Brano citato:
━━━━━━━━
A questo punto bisogna definire il concetto di accountability che nel suo senso più ampio significa obbligo di dare conto del proprio operato a qualcuno, di solito nei paesi democratici questo termine indica il rapporto che si instaura tra cittadini-elettori e parlamentari-eletti nel senso che coloro che governano hanno l’obbligo di dover dimostrare ai governati gli esiti delle loro azioni politiche.

Nel contesto amministrativo l’accountability degli enti regolatori viene assicurata a livello nazionale mediante sia l’obbligo di render conto del proprio operato al Governo o al Parlamento attraverso un sistema di report che indichino i risultati raggiunti rispetto agli obiettivi proposti sia l’accessibilità alle informazioni e alle attività dell’ente sia la previsione di meccanismi di consultazione; l’ accountability viene poi assicurata in un secondo momento attraverso la previsione della possibilità di contrastare le decisioni prese dalle Agenzie o dalle Autorità Indipendenti attraverso reclami o ricorsi ai tribunali.

Le critiche sollevate in riferimento all’agire internazionale degli enti regolatori nazionali si riferiscono: alla inaccessibilità da parte dei cittadini ai processi decisionali nel senso di impossibilità per coloro che saranno affetti dalle regolamentazioni da questi adottati di essere coinvolti nei processi di regolamentazione, alla scarsa qualità dei risultati ottenuti nel senso che la mancata partecipazione dei soggetti interessati comporta delle regolamentazioni meno deliberative e meno efficienti ed infine alla illegittimità delle decisione prese nel senso che l’opinione pubblica percepisce sempre le interazioni tra enti regolatori come sospette in quanto a differenza delle istituzioni governative formali le loro azioni non possono essere controllate.
━━━━━━━━
Obiettivo del compito: Indica in che modo, secondo il brano citato, l'accountability degli enti regolatori viene assicurata in un secondo momento. Rispondi basandoti soltanto sul brano citato.

Dati forniti:
━━━━━━━━
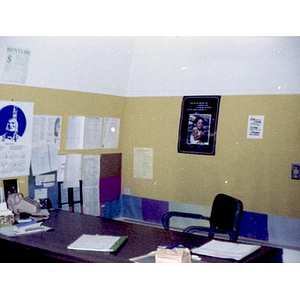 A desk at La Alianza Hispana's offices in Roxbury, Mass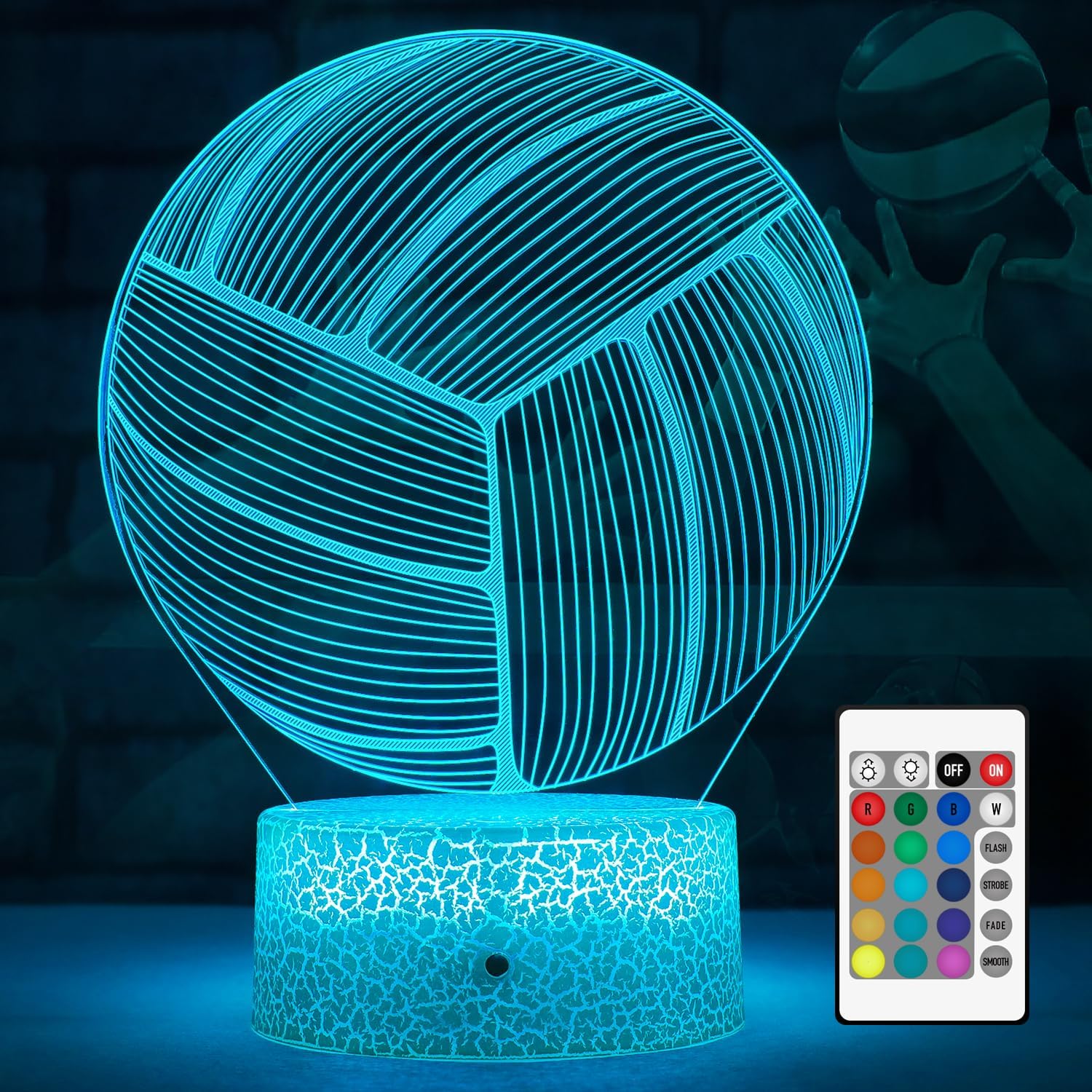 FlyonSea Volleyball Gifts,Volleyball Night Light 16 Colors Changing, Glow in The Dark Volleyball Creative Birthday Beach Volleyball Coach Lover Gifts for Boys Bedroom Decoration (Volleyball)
━━━━━━━━
Spazio risposta: Prevedendo la possibilità di contrastare le decisioni delle Agenzie o delle Autorità Indipendenti attraverso reclami o ricorsi ai tribunali.